Title: High-Resolution Sea Surface Target Detection Using Bi-Frequency HFSWR
Authors: Dragan Golubović; Miljko Erić; Nenad Vukmirović; Vladimir Orlić
Affiliation: 1. Vlatacom Institute of High Technologies, Belgrade, Serbia
2. University of Belgrade, School of Electrical Engineering, Belgrade, Serbia
3. University of Belgrade, School of Electrical Engineering and Innovation
Center of the School of Electrical Engineering, Belgrade, Serbia
Abstract: The monitoring of the sea surface, whether it is the state of the sea or the position of targets (ships) is an up-to-date research topic. In order to determine localization parameters of ships, we propose a high-
resolution algorithm for primary signal processing in High Frequency Surface Wave Radar (HFSWR)

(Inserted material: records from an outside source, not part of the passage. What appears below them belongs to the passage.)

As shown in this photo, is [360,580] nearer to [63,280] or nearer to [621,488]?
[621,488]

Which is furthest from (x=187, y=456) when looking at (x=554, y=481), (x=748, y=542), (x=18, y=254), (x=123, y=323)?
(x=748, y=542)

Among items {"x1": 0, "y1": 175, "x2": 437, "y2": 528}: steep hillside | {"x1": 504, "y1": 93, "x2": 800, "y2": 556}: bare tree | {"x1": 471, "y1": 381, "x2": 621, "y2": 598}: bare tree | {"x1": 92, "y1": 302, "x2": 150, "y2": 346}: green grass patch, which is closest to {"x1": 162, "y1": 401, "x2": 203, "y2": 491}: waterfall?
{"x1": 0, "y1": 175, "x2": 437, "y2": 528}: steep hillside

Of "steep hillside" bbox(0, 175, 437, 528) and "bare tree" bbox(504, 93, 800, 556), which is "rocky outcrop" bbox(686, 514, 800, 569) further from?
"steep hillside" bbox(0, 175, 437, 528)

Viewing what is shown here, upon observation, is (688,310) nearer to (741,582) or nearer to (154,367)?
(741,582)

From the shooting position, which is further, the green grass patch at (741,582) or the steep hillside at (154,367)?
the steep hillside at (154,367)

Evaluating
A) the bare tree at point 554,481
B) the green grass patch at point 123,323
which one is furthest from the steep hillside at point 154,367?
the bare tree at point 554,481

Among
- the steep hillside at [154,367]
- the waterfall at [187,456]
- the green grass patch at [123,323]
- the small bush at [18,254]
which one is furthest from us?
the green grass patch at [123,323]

which operates at two frequencies. The proposed algorithm is based on a high-resolution estimate of the Range–Doppler (RD-HR) map formed at every antenna in the receive antenna array, which is an
essential task, because the performance of the entire radar system depends on its estimation. We also
propose a new focusing method allowing us to have only one RD-HR map in the detection process,
which collects the information from both these carrier frequencies. The goal of the bi-frequency mode
of operation is to improve the detectability of targets, because their signals are affected by different
Bragg-line interference patterns at different frequencies, as seen on the RD-HR maps during the primary signal processing. Also, the effect of the sea (sea clutter) manifests itself in different ways at different frequencies. Some targets are masked (undetectable) at one frequency, but they become visible at another frequency. By exploiting this, we increase the probability of detection. The bi-frequency architecture (system model) for the localization of sea targets and the novel signal model were presented in the paper. The advantage of bi-frequency mode served as a motivation for testing the detectability of small boats, which is otherwise a very challenging task, primarily because such targets have a small radar reflective surface, they move quickly and often change their direction. Based on experimentally obtained results, it can be observed that the probability of detection of small boats can also be significantly improved by using a bi-frequency architecture.